|Home | About | Journals | Submit | Contact Us | Français|
Complexities in sample handling, instrument setup and data analysis are barriers to the effective use of flow cytometry to monitor immunological parameters in clinical trials. The novel use of a central laboratory may help mitigate these issues.
Flow cytometry has historically not constituted a large segment of the monitoring assays in clinical trials. The technology tends to be complex and expensive and often uses idiosyncratic methods for instrument setup and analysis. However, new technologies have evolved that can substantially enable the use of flow cytometry in clinical trial settings. These include lyophilized, preformatted, multiwell staining plates that decrease operator time and error1; multicolor analysis of many cell subsets simultaneously from a single stained cell sample2; automated instrument setup and compensation routines3; and batched analysis from templates that can include dynamic gates to allow for run-to-run staining differences4.
Together with those technological advancements, there is growing interest in collecting more information from preclinical and early phase clinical trials for better prediction of the performance of candidate drugs and identification of risks before an expensive, late-stage clinical trial5. As a platform for monitoring immune function and immunotoxicity, flow cytometry is extremely powerful. In fact, it is arguably the most powerful single-cell analysis technology available at present. It is therefore not surprising that there is growing interest in the use of flow cytometry as a tool for monitoring clinical trials.
Despite the technological advancements listed above, there are still many factors that impede the widespread use of flow cytometry in clinical trials. These can be roughly categorized as issues of sample handling, instrument setup and data analysis (Fig. 1). Here we will briefly review each of these areas and then propose a model that could in many cases minimize the effect of these variables in multicenter clinical trials.
Under the heading of ‘sample handling’ are many questions about how to process and ship blood samples so their viability and function are not unduly compromised while still following a workflow that can be used by all laboratories involved in the study. This is perhaps the most vexing area, as invariably compromises must be made between the preservation of sample integrity and maintenance of a practical workflow.
Sample handling begins with blood collection, the timing of which may introduce circadian variation, as has been demonstrated for the frequency6 and functions7,8 of various lymphocyte subsets and for serum cytokine production9. The type of anticoagulant used for blood collection can also influence the phenotype and function of peripheral blood mononuclear cells10–12. The length of time from blood draw to sample processing can be crucial for the counting of certain cell types13, staining of labile markers10 and preservation of function11. Density-gradient centrifugation, frequently used for the isolation of peripheral blood mononuclear cells, can also result in differences in staining patterns and subset distributions and function relative to those obtained by the analysis of whole blood14–16. One approach that allows sample batching and deferred analysis is cry-opreservation, but this can introduce additional changes in labile phenotypic markers and subset distributions17–19.

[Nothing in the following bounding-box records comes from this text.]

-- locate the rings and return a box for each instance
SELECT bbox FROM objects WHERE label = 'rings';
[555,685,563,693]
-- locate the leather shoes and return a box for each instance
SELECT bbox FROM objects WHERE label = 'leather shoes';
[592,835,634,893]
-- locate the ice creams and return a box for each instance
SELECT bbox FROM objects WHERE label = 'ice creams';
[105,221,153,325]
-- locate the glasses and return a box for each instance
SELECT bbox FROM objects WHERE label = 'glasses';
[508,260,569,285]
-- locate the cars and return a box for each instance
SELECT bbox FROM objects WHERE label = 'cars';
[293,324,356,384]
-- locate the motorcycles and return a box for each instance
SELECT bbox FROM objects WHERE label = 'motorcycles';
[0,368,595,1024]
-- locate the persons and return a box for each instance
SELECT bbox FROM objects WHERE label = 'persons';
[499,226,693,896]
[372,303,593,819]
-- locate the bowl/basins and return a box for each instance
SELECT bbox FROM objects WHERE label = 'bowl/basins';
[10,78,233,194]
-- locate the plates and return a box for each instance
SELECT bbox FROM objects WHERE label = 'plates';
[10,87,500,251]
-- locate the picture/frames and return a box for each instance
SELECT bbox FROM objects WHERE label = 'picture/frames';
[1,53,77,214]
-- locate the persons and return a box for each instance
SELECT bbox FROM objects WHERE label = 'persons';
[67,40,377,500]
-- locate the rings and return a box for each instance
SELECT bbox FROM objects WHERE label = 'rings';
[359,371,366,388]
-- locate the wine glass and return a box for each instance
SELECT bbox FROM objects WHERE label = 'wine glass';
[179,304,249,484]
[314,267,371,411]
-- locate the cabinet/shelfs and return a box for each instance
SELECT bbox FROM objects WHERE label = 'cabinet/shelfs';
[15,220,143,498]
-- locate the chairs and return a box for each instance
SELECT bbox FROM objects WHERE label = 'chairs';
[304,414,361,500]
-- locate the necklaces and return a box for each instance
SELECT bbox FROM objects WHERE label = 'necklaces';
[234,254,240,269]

Functional assays, such as intracellular cytokine staining, analysis of proliferation or flow cytometry to assess phosphorylated epitopes, incur additional variation related to the method of in vitro stimulation of cells. The stimulation media, source and lot of stimulation reagent, titer, stimulation time and type of stimulation vessel can all influence the degree of activation or proliferation seen in such assays1.
The actual staining of samples can introduce variability; for example, whether whole blood samples are stained before or after erythrocyte lysis, the time and temperature of staining, the fluorochrome conjugate, titer and even the lot of staining reagent used can all affect the readout. The increasing use of intracellular staining protocols for the examination of cytokines or phosphorylated signaling molecules introduces additional variables; for example, the fixation and permeabilization system used and whether cell-surface markers are stained before or after fixation and permeabilization can have an effect. Many cell surface epitopes are mostly destroyed by fixation and permeabilization, at least with the harsher fixation-permeabilization schemes needed to detect certain intracellular epitopes. Finally, the use of tandem dyes (conjugates of two fluorochromes that create a greater shift in emission wavelength than do single dyes) must be considered. Some of these tandem dyes (such as phycoerythrin-indotricarbocyanine and allophycocyanin-indotricarbocyanine) are particularly labile in the presence of light, fixation and higher temperatures20. They can also have greater lot-to-lot variability in optical spillover properties than do single dyes. Thus, reproducible and well-controlled sample handling, as well as consistency of reagent lots, becomes critical.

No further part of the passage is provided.